── Text excerpt ──
A circular queue works the same way. Unlike a standard array-based queue where you might shift all elements when dequeuing (expensive!) or waste space at the front after dequeuing, a circular queue uses **modular arithmetic** to wrap indices around. When the `rear` pointer reaches the end of the array, it wraps back to index `0` if there's space available.
The key insight is that we need to track two things:
1. **Where the front of the queue is** (for dequeue and peek operations)
2. **How many elements are currently in the queue** (to know if it's empty or full)
With these two pieces of information, we can compute where the rear is, and we can use the modulo operator (`%`) to wrap indices around the fixed-size array.
approach: |
We implement the circular queue using a **fixed-size array** with two pointers and a count:
**Step 1: Initialise the data structure**
- `data`: A fixed-size array of length `k` to store elements
- `head`: Points to the front element (where we dequeue from)
───
── Provided information ──
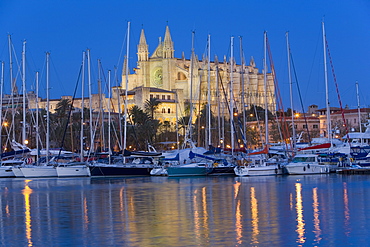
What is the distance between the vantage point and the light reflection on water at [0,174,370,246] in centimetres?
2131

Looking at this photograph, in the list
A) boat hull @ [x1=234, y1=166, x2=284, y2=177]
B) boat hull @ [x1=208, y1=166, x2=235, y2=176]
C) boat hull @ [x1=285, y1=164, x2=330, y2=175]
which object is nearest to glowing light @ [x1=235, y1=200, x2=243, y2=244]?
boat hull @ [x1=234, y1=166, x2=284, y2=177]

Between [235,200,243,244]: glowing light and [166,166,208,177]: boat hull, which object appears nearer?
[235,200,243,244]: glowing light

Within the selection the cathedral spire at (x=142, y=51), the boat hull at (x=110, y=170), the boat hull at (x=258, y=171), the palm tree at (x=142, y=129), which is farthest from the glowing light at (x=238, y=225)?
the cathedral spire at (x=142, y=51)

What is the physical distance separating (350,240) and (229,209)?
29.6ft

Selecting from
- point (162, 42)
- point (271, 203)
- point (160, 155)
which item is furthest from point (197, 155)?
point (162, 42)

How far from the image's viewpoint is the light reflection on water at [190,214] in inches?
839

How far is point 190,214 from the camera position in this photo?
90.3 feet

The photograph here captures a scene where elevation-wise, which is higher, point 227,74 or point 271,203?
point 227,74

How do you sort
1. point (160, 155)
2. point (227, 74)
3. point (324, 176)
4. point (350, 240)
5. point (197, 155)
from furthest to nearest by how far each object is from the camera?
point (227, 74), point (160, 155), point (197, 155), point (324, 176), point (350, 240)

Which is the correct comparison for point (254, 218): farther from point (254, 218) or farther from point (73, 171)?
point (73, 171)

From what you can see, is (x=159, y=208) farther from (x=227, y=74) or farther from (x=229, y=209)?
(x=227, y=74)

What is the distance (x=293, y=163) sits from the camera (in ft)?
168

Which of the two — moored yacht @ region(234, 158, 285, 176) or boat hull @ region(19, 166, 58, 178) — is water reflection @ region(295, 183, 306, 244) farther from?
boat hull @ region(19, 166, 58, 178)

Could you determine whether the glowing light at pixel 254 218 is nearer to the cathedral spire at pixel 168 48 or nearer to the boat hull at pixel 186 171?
───
── Provided information ──
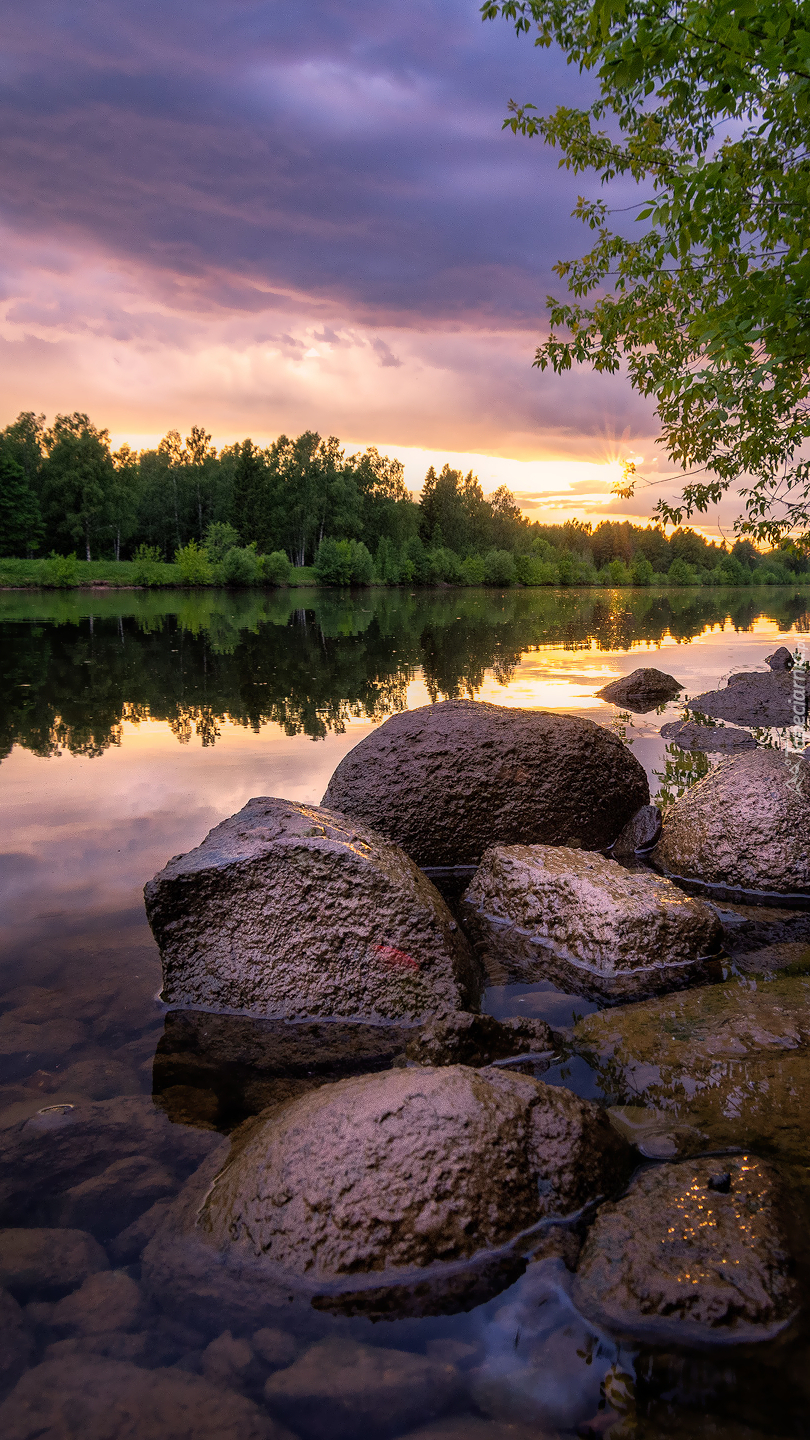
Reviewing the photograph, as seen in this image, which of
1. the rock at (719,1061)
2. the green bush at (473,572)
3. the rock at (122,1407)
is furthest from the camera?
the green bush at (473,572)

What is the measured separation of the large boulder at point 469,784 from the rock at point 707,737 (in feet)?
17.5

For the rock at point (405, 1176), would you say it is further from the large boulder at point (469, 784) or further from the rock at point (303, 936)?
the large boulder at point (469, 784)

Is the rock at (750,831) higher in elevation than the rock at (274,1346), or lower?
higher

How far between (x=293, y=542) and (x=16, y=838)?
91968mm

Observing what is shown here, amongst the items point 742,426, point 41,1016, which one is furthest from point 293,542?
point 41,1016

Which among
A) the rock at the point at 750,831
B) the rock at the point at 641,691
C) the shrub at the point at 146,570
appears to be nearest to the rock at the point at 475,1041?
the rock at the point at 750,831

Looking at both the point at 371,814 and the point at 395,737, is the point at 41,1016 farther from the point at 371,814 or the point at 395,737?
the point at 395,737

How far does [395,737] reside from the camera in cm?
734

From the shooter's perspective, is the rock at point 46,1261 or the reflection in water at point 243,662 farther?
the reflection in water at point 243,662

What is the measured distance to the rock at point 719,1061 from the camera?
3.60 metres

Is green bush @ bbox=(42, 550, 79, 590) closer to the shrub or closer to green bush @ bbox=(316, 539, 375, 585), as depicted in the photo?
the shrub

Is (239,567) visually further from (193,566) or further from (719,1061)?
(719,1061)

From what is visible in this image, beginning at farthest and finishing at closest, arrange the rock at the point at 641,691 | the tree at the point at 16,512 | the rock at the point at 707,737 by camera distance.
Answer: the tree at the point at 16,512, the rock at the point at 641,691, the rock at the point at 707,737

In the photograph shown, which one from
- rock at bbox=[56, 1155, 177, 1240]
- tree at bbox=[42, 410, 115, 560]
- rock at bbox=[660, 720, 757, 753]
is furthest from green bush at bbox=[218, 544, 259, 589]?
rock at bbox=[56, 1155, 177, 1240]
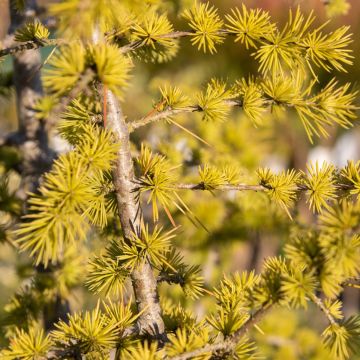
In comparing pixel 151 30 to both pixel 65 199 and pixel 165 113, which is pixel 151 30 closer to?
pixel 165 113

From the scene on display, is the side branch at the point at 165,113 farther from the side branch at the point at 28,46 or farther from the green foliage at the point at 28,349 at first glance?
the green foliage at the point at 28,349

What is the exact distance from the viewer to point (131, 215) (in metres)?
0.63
───
Stated problem 1 – List every phrase set in bold in the circular queue text.
Stated problem 2 – According to the circular queue text, what happens when the `rear` pointer reaches the end of the array?
Stated problem 3 – Reproduce the portion of the circular queue text between "A circular queue works" and "empty or full)", inclusive.
These rows have no connection to the circular queue text.

Exercise result 1 –
modular arithmetic
Where the front of the queue is
How many elements are currently in the queue
fixed-size array
Step 1: Initialise the data structure

Exercise result 2 – It wraps back to index `0` if there's space available.

Exercise result 3 –
A circular queue works the same way. Unlike a standard array-based queue where you might shift all elements when dequeuing (expensive!) or waste space at the front after dequeuing, a circular queue uses **modular arithmetic** to wrap indices around. When the `rear` pointer reaches the end of the array, it wraps back to index `0` if there's space available.
The key insight is that we need to track two things:
1. **Where the front of the queue is** (for dequeue and peek operations)
2. **How many elements are currently in the queue** (to know if it's empty or full)